• Exercise aim: What's needed: every entry, printed exactly, minus the images.

# # # #

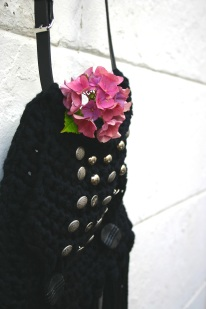 diy crochet fringe bag with flower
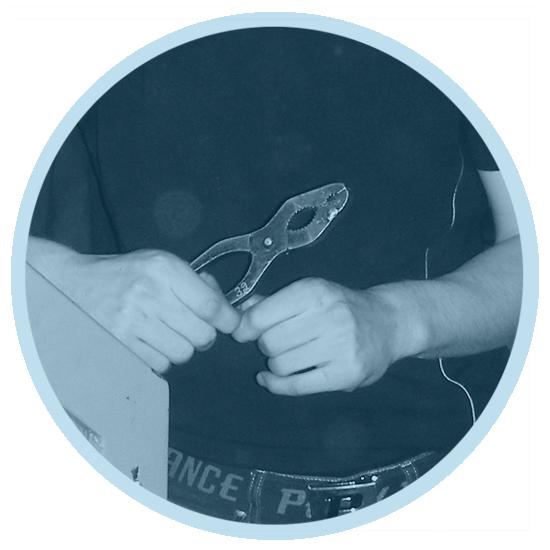 En person håller eftertänksamt ett verktyg i handen.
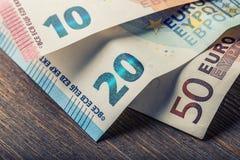 Mehrere Hundert Eurobanknoten gestapelt durch Wert Eurogeldkonzept Euroanmerkungen mit Reflexion Fokus auf Seil Fünf, 10 und fünf Stockfotografie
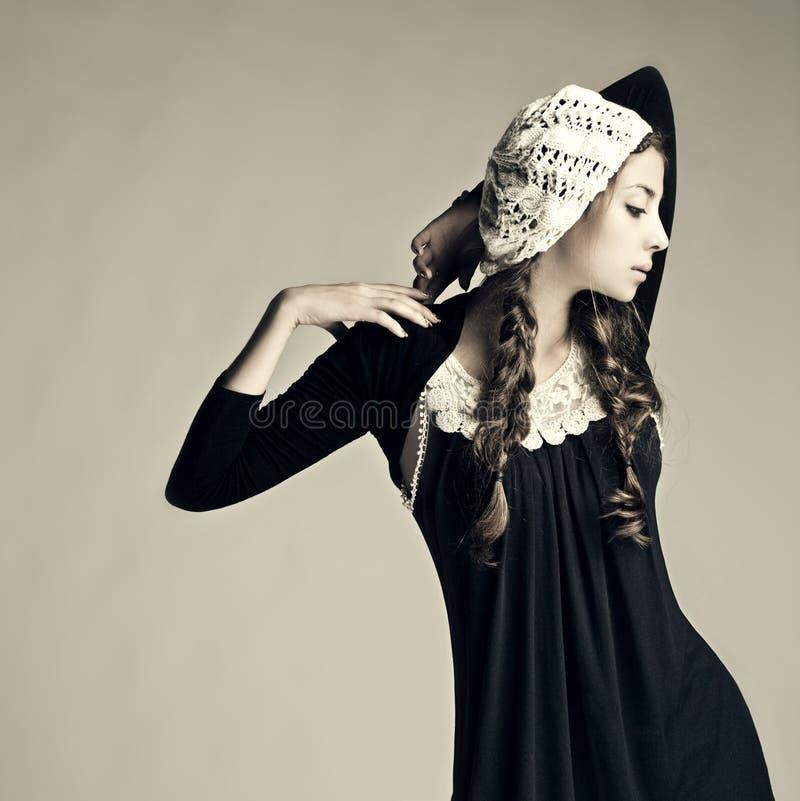 Stående av en ny härlig modeflicka. royaltyfri fotografi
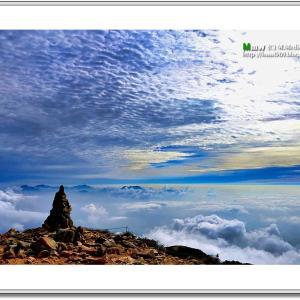 雲海に浮かぶケルン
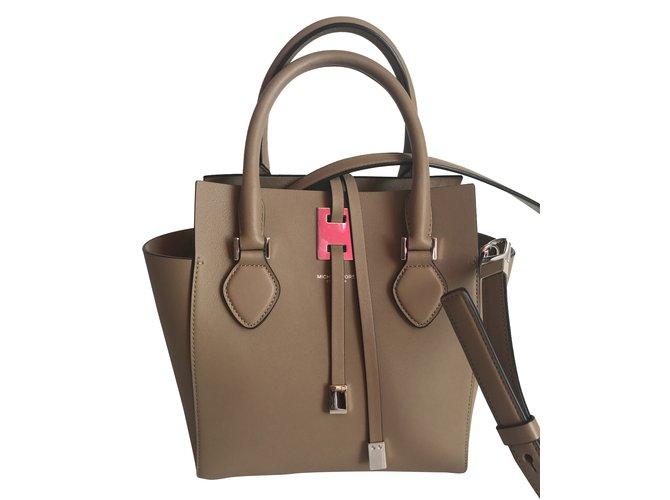 df30ede5a1c Michael Kors Miranda Tote XS color Dune Handbags Leather Taupe ref.35621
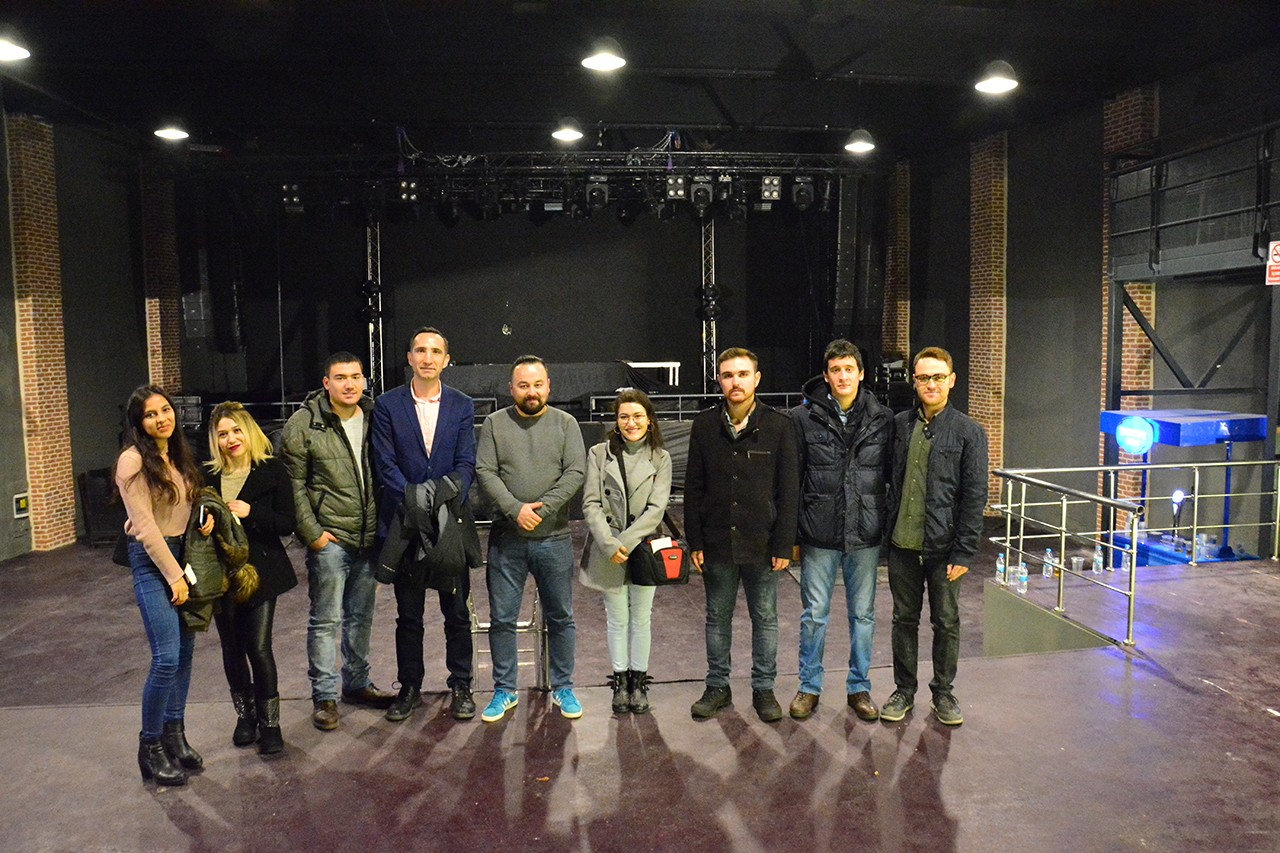 Milyon Performance Hall Sahne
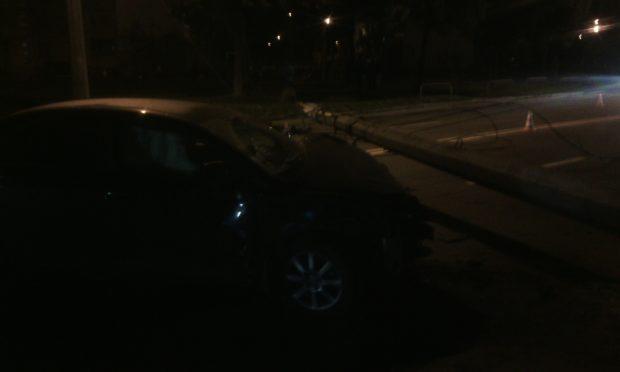 В Харькове автомобиль въехал в столб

# # # #

• Response area:
 diy crochet fringe bag with flower
 En person håller eftertänksamt ett verktyg i handen.
 Mehrere Hundert Eurobanknoten gestapelt durch Wert Eurogeldkonzept Euroanmerkungen mit Reflexion Fokus auf Seil Fünf, 10 und fünf Stockfotografie
 Stående av en ny härlig modeflicka. royaltyfri fotografi
 雲海に浮かぶケルン
 df30ede5a1c Michael Kors Miranda Tote XS color Dune Handbags Leather Taupe ref.35621
 Milyon Performance Hall Sahne
 В Харькове автомобиль въехал в столб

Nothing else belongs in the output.